When we saw the news of the passing of Jon Christensen we knew that his influence was far reaching as a musician. We contacted contributor Keith Halladay who is also a drummer and asked him to reflect on Christensen’s legacy.
Jon Christensen, the great jazz drummer, died the morning of February 18, 2020, in his hometown of Oslo, Norway. He was 76.
Christensen is best known for his large body of recordings on Manfred Eicher’s ECM label, and helped define the spare, haunting, pristine sonic qualities associated with the “ECM sound.” It was on that label that he performed throughout the 1970s as a member of Keith Jarrett’s “European Quartet,” along with saxophonist and fellow Norwegian Jan Garbarek and Swedish bassist Palle Danielsson. The albums Jarrett released with that ensemble—studio sessions “Belonging” (1974) and “My Song” (1978), along with the live recordings “Personal Mountains,” “Nude Ants,” and ‘Sleeper” (all 1979)—cemented both Jarrett’s place as a composer and bandleader and Christensen’s own international reputation as a first-call sideman.
Rather than here recapitulate Christensen’s biography and lengthy discography (done very well here (https://www.wbgo.org/post/jon-christensen-inspired-norwegian-drummer-heard-dozens-ecm-albums-dead-76), for the curious), I’d like to describe the particular characteristics of his playing that I find most appealing, which are also those which made so in-demand as a session musician and live performer. To do this, I’ll focus on one particular song: “Country,” from Jarrett’s “My Song.”
“Country” is Jarrett at his most sentimental and accessible, performed at a relaxed, even stately pace, with a clear, leaping melody, a simple structure, and strong, satisfying harmonic resolutions. In this sense it’s rather atypical of Jarrett’s songwriting, and perhaps of modern jazz generally. But its simplicity presents certain challenges to the jazz drummer.
First, it isn’t swung. The feel is straight quarter notes, like a pop song, and both melody and chord progression imply a heavy downbeat on the one and three, and a backbeat on two and four. Indeed, a drummer might play only that, and it wouldn’t feel inappropriate in the least. For Christensen, however, working in the jazz context, the question becomes how to honor that simplicity, to remain true to the purity of the composition, without playing anything all that simple.
Second, Christensen must find a way to complement the busy rhythmic situation created by Jarrett’s piano and Danielsson’s bass without merely following it. Jarrett’s style at the keyboard is both lush and quite rhymically propulsive, which are two of the traits underpinning his wild success as a solo-piano artist, but which leave not much room for percussive accompaniment when he plays with an ensemble. Add to that Danielsson’s powerful right hand, outlining the chord changes and bar lines crisply and precisely, and Christensen’s task becomes still more difficult.

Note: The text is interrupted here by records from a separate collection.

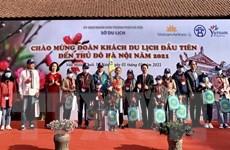 Kỳ vọng du lịch Hà Nội sẽ có nhiều bước tiến mới trong năm 2021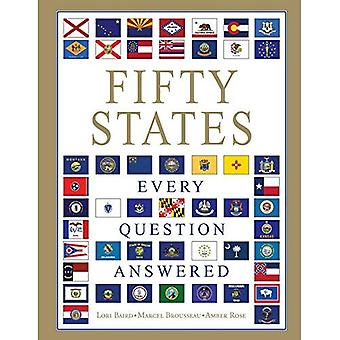 Fifty States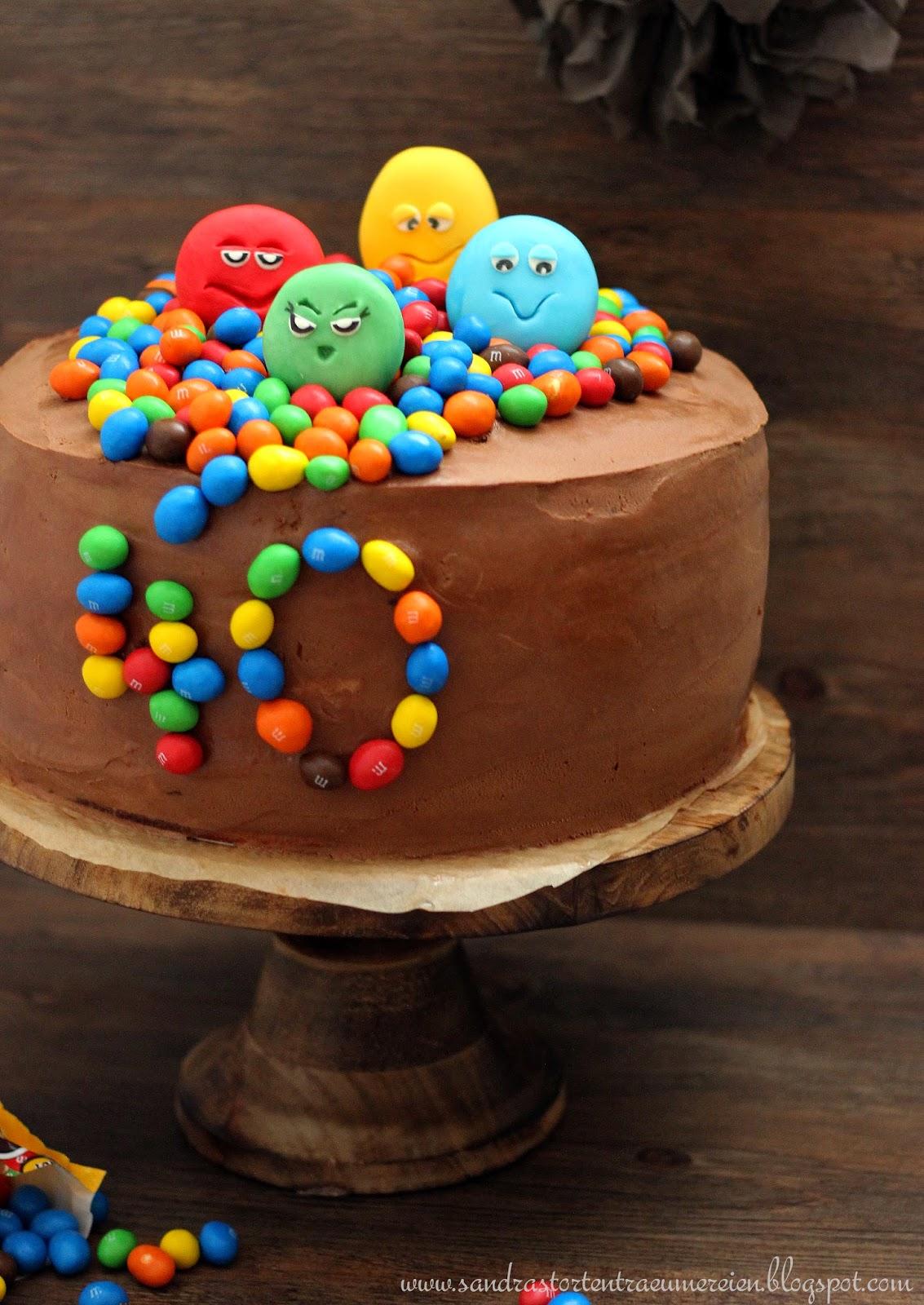 Sandra s tortentr umereien motivtorte m nnergeburtstag for Kuchen 18 geburtstag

In short, then, Christensen must play a simple song simply, but without either duplicating what his bandmates are already doing or playing too much, or too far “out,” thereby detracting from the gentle, lyrical sensibility of the composition.
And so on “Country” he does just that. On his ride cymbal he sticks to quietly played 8th notes, finding spaces to add accents and 16ths so that they become extensions of Jarrett’s and Danielsson’s lines, rather a separate percussion track. On the snare he states and displaces the backbeat in equal measure, never in a distracting fashion, but according to the particular demand of the song at that moment in time, whether it be swelling with emotion or receding into contemplation. Likewise on the bass drum he opts most often for syncopated 16ths, sometimes leaving the big downbeats to Danielsson, sometimes joining him for extra emphasis on the stronger harmonic changes.
It’s an exercise in restraint, unlike it comes time that it shouldn’t be. After leaving plenty of space for Danielsson’s solo, played over the song’s A section, he becomes more aggressive when Jarrett takes over at the B, around the 3:07 mark. Here Christensen raises his profile, pushing against the piano, answering its accents and suggesting more. As Garbarek’s saxophone returns to restate the melodic head, both Jarrett and Christensen have reached a crescendo: now, and only now, is the time for a crash cymbal, and then for powerful rimshots as Garbarek wails the highest notes of the B melody, at 3:50.
Into the afterglow: in the tune’s last minute, as Jarrett and Garbarek return to the A melody, Christensen becomes playful, less restrained. In the second go-round, at 4:30, he teases a samba on the bass drum and one can imagine a shared laugh in the studio: “you’re really going to play that now? Ha!” But the song is coming to a close, so Christensen backs off, lets the melody breathe until its final resolution.
Christensen was capable of performing the most technically challenging parts in jazz, both with Jarrett and throughout his extensive catalog from the 1970s right up until his death, but his taste and immense musicality separate his playing from many of his contemporaries. On “Country” and on countless other recordings, he becomes the mortar in a brick wall, his fluidity and flexibility filling the gaps where they need to be filled until the framework becomes a solid, cohesive structure. He will be greatly missed.